Source records =
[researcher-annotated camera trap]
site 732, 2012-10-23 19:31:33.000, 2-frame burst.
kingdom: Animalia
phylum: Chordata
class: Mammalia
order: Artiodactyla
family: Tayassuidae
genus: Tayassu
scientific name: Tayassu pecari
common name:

Instructions to follow = Produce the material again exactly as it is shown above.

Task output =
[researcher-annotated camera trap]
site 732, 2012-10-23 19:31:33.000, 2-frame burst.
kingdom: Animalia
phylum: Chordata
class: Mammalia
order: Artiodactyla
family: Tayassuidae
genus: Tayassu
scientific name: Tayassu pecari
common name:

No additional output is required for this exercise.